Note, this example was derived from fallible human memory and is involved enough where there are likely mistakes. That said, this example is a very close representation of how the system actually works. I also didn’t mention version ‘families’ and simply generated new random versions where ‘families’ would have been used. This is a simplification for the purposes of discussion the fundamental algorithm - ‘families’ could have been done by generating a new random version instead, but we chose ‘families’ to make tracing/debugging the algorithm from logs simpler.

  1. Partition versions can be found here: https://github.com/citrusleaf/aerospike-server/blob/master/as/include/fabric/partition.h#L66
  2. How partitions advance during ‘rebalance’ can be found here: https://github.com/citrusleaf/aerospike-server/blob/master/as/src/fabric/partition_balance.c#L1201
  3. How partitions advance during emigration/immigrations can be found here: https://github.com/citrusleaf/aerospike-server/blob/master/as/src/fabric/partition_balance.c#L1530 and https://github.com/citrusleaf/aerospike-server/blob/master/as/src/fabric/partition_balance.c#L1551
  4. How partition information is exchanged between nodes: https://github.com/citrusleaf/aerospike-server/blob/master/as/src/fabric/exchange.c#L1487

Also note that this example assumes ‘AP’ and not ‘Strong Consistency’ mode. These behaviors change in subtle and non-subtle ways for strong consistency.

HTH

Thank you @kporter. Understood.

So what’s the expected behavior for read during migration? Suppose we’re in the ‘Strong consistency’ mode, and there are continuous writes during migration. For example,

1 initial state-> Cv1m Bv1p. In this state, will B serve read?

2 Adding a node A-> Cv2m Bv1 Av2s. So when adding a node A, let’s suppose that the master replica will be migrated to A. So A becomes a subset and B becomes ‘non-replica’, right? In this phase, when reading a record in ‘strong consistency’ mode, how the duplicate resolve is performed? Because there may be old data in Bv1(e.g. k1->v1) and new data(e.g. k1->v2) in Cv2m and Av2s. How can the client be assured to read the value v2 instead of v1?

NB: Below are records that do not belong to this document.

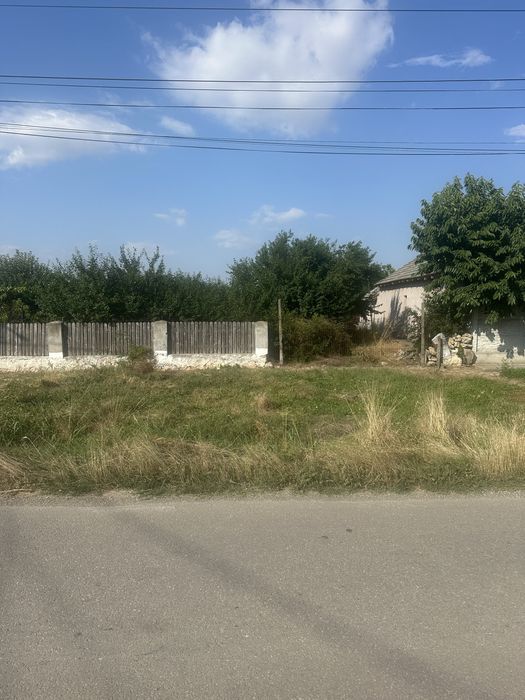 Vand teren intravilan cobadin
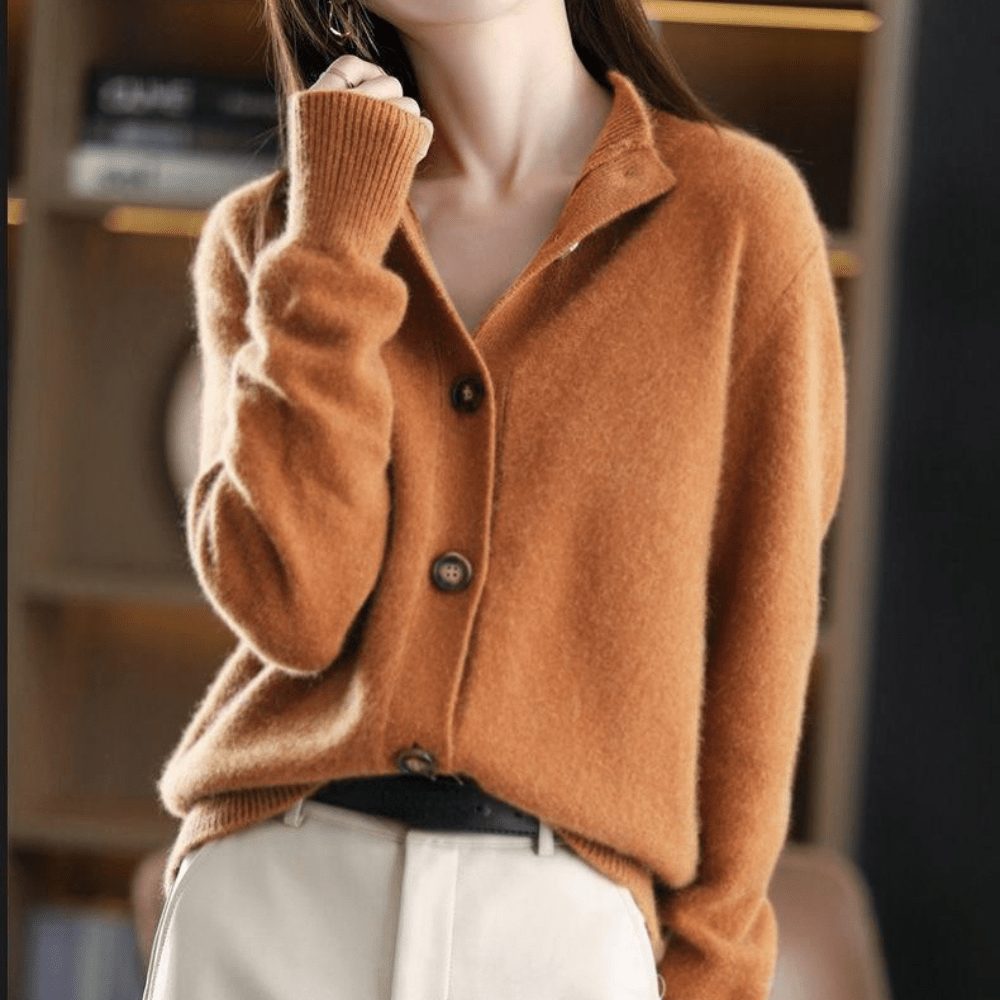 Cashmere Cardigan Sweater for Women – White Retro Knit Cardigan with Relaxed Fit and Vintage Stand Collar 4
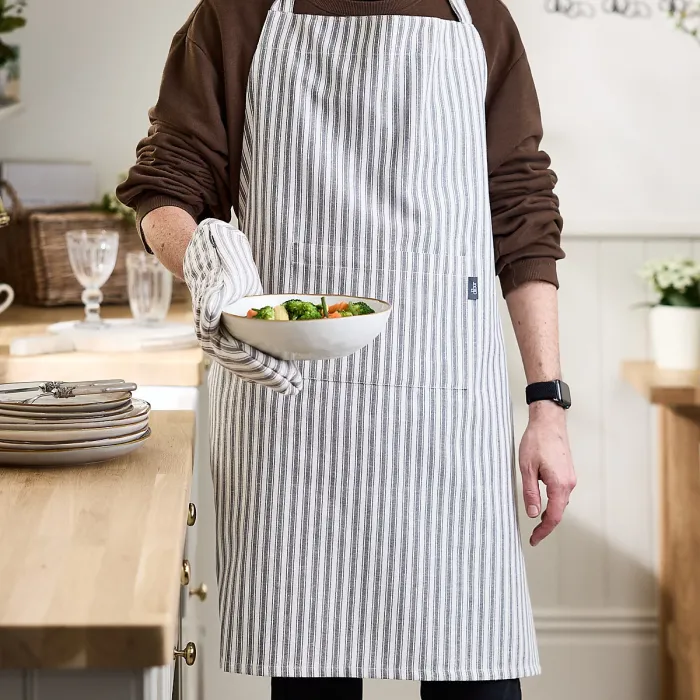 Traditional Style Grey Cotton Stripe Cooking Kitchen Apron, Chef Apron, Kitchen Linen Garden BBQ Apron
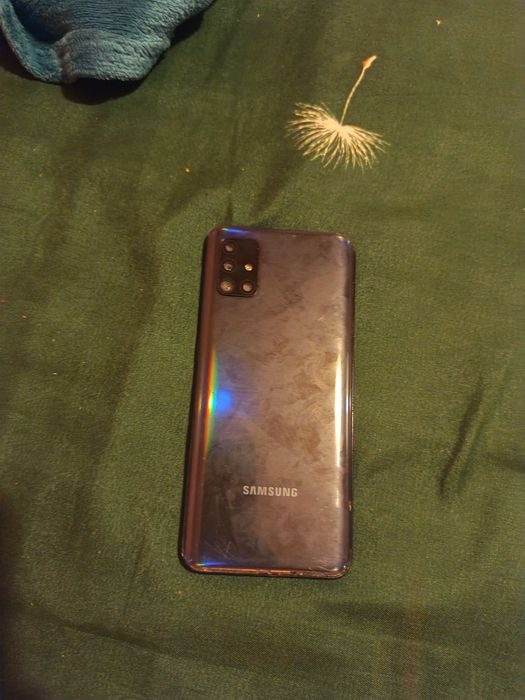 Samsung Galaxy A50 (citiți descrierea)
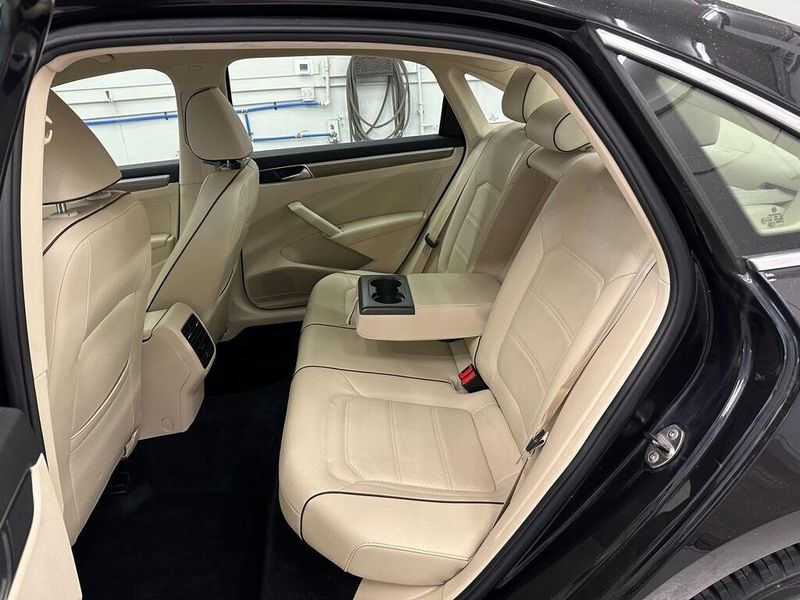 2018 Volkswagen Passat 2.0T SEImage 25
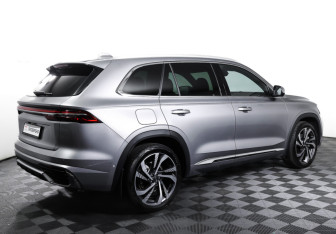 Подержанный автомобиль Geely Monjaro 2024 года (5 фото)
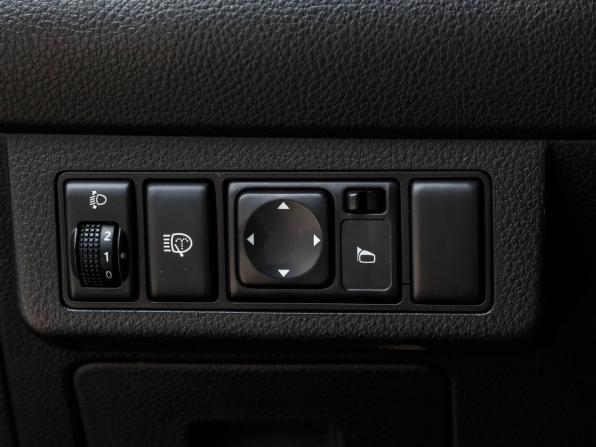 Nissan Tiida I с пробегом 2010 года, цена 650 000 рублей, 185749 км, седан, Автокод Объявления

B can serve a read in this state. By default all reads go the the master, but the client can be configured to read from the replicas. Reading from replicas means your reads will not be linearizable. We call this mode ‘relaxed consistency’. Though it is possible to implement these reads to preserve sequential consistency, presently it doesn’t do that either; we have a plan to make these reads sequentially consistent so expect this to change. If you aren’t familiar with these terms, linearizable basically means that successive reads for a particular record performed by many client processes cannot read an older value then what the previous read form any client has returned. Sequential (I like to think of as “session”) consistency mean that a particular client may not read an older version of a record the it has already read but that read may be older than another client process prior read.

The order you list the nodes is important. For a particular cluster membership/configuration each partition generates a particular node succession ordering. The first element is designated ‘final-master’ the following replication-factor - 1 elements are ‘proles’ (aka non-master-replicas) and any remaining nodes with data are ‘non-replicas’.

So I believe you are describing A coming in as a replica:

# The version sequence will enter re-balance as:
Cv1m A Bv1p
# The versions will advance to:
Cv2m Av2s Bv2s

In this state, duplicate resolution is not necessary since both A and B are subsets of C. During this time any reads that where targeting B will be proxyeed to C.